Militant organization in Syria

The Syrian Council of Tribes and Clans (مجلس القبائل والعشائر السورية) is a militant organization in Syria. The group is led by Abdul Moneim al-Naseef.

==History==
===Foundation===
The council was founded on December 21, 2018, as a tribal political group opposed to the Ba'athist Syria, by Abdul Aziz Salem Al-Musallat, composed of 150 Syrian clans and tribes, with the aim of uniting the tribes east of the Euphrates and liberate the areas controlled by the Democratic Autonomous Administration of North and East Syria.
===Activities===
On December 15, 2024, the group, led by Dr.
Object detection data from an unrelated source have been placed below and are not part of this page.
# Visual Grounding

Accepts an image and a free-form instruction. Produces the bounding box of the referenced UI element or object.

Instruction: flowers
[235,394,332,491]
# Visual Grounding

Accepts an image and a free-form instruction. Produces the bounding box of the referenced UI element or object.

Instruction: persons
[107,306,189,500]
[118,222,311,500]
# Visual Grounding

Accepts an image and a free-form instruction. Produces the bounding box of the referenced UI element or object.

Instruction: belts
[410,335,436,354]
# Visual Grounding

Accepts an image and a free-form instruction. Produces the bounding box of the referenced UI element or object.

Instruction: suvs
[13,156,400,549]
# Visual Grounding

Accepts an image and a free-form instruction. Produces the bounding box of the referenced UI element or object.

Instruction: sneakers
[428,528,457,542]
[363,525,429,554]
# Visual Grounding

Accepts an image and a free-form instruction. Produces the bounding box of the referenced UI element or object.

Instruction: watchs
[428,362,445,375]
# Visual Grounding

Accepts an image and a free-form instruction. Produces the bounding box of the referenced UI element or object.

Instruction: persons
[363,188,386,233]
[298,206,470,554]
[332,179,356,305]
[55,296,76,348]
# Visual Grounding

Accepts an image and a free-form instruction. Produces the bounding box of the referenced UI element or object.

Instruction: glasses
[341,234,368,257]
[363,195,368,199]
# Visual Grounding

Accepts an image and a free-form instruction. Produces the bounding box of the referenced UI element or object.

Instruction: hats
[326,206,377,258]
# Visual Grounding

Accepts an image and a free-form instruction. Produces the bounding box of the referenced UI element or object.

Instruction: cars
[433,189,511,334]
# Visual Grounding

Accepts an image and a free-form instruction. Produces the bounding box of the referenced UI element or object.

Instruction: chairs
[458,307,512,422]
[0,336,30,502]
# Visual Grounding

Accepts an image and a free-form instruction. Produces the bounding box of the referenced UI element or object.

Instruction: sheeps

Jihad Mar’i, met with Hikmat al-Hijri, the meeting addressed the coexistence between the components of Syrian society. In 2025 the group congratulated Ahmed al-Sharaa on his victory against the Ba'athist Syria.

During Southern Syria clashes the group fought against the Druze militias but declared their withdrawal from Suwayda Governorate.